As he opens a port on the new BBX4001 server, Nick thinks of all the on-site engineers still working at the facility, constantly monitoring the servers. They’ll have no idea what he’s doing, right under their noses. The BBX server is on the network, but only he has access to it, nobody else knows it even exists. It’s his personal project, and right now Amit only trusts him with it, since it could mean radical changes for TransDigital in the future. So there’ll be no witnesses.
It takes ages. Minutes. Lots of pacing up and down in the dark at the bottom of the garden and ignoring the sounds of partying f
rom the house. But eventually Nick receives confirmation that the auto has been migrated from San Diego to Enfield. Larissa will have no idea that the digital version of her has just travelled halfway around the world – her auto continues running without pause.
Nick opens the BBX server folder structure. Larissa’s auto is now sitting there, next to his. Just the two of them.
A couple.
Nick hesitates. Prickly heat creeps up his neck. What he’s doing suddenly feels like opening someone’s private diary. No, much worse. Like looking inside someone’s head. And although he’s closer to Larissa than anyone, and has shared more with her than he ever thought possible... this feels wrong. Like he’s violating her.

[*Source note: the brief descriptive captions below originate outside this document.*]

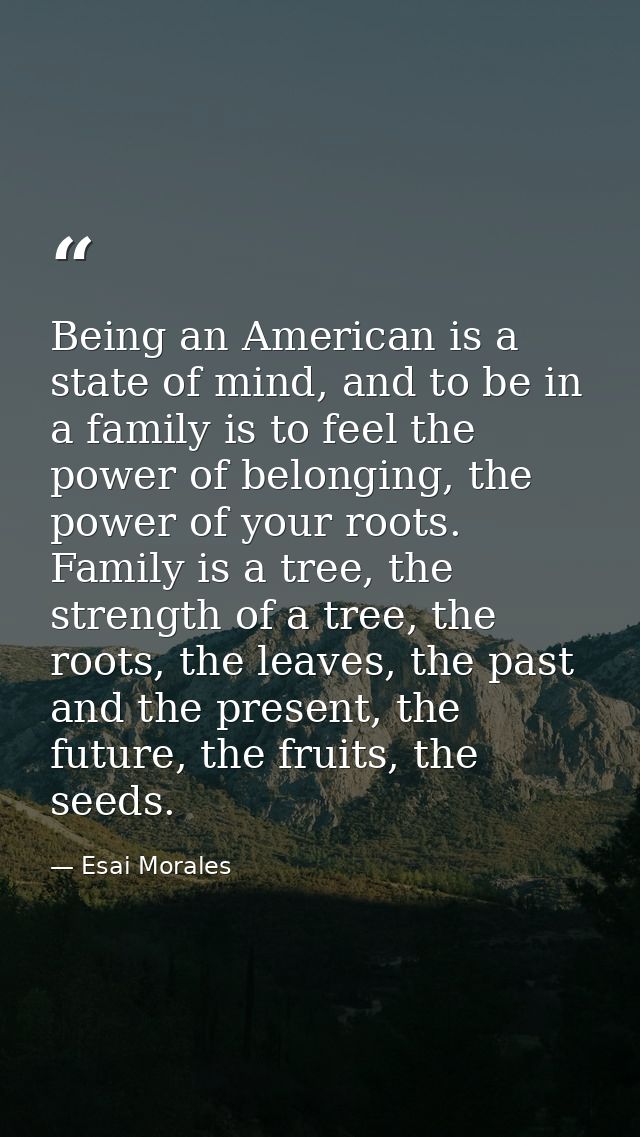 Being an American is a state of mind, and to be in a family is to feel the power of belonging, the power of your roots.  — Esai Morales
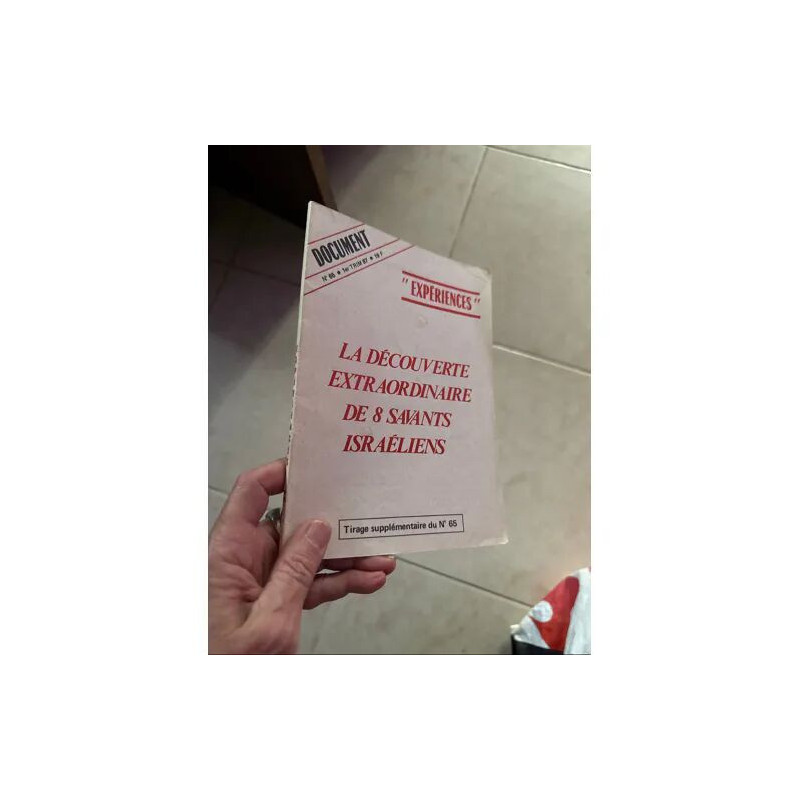 LA DECOUVERTE EXTRAORDINAIRE DE 8 SAVANTS ISTRAELIENS TIRAGE...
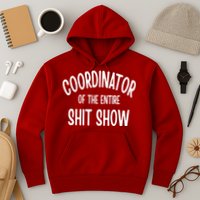 Coordinator Of The Entire ShitShow Hoodie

He doesn’t think he can do this.
[Name withheld] is in a
relationship with Larissa Brady
He has to do this.
He opens her auto – and instantly spots something that shouldn’t be there.
Extra code. Nested self-executable code, so sophisticated it looks like an auto’s operating system. It isn’t, but it is fully integrated into Larissa’s auto, like an extension jutting out from a building.
It’s a program, a super-app. One Nick doesn’t recognise. He looks for authentication certificates, finds none. He looks for company signatures, finds none. He looks for any of the ways a legal, authorised program might identify itself, finds none.
Within moments he realises that this is blackware, works out what it’s designed to do, and guesses what its name is.
K8.
“Oh my God,” Nick groans, feeling so sick he clamps a hand across his mouth.
It can’t be there. (But it is.)
It’s impossible. (But there’s nothing else it could be.)
She cannot afford this. (But she had a windfall not long ago.)
This can’t be bought in the UK. (But it probably can in Trinidad, which is outside IIR jurisdiction.)
Larissa wouldn’t do something technical like this, she wouldn’t know how, she just wouldn’t! (But Larissa has a K8 program installed into her auto, it’s right there on the server, it’s a fact.)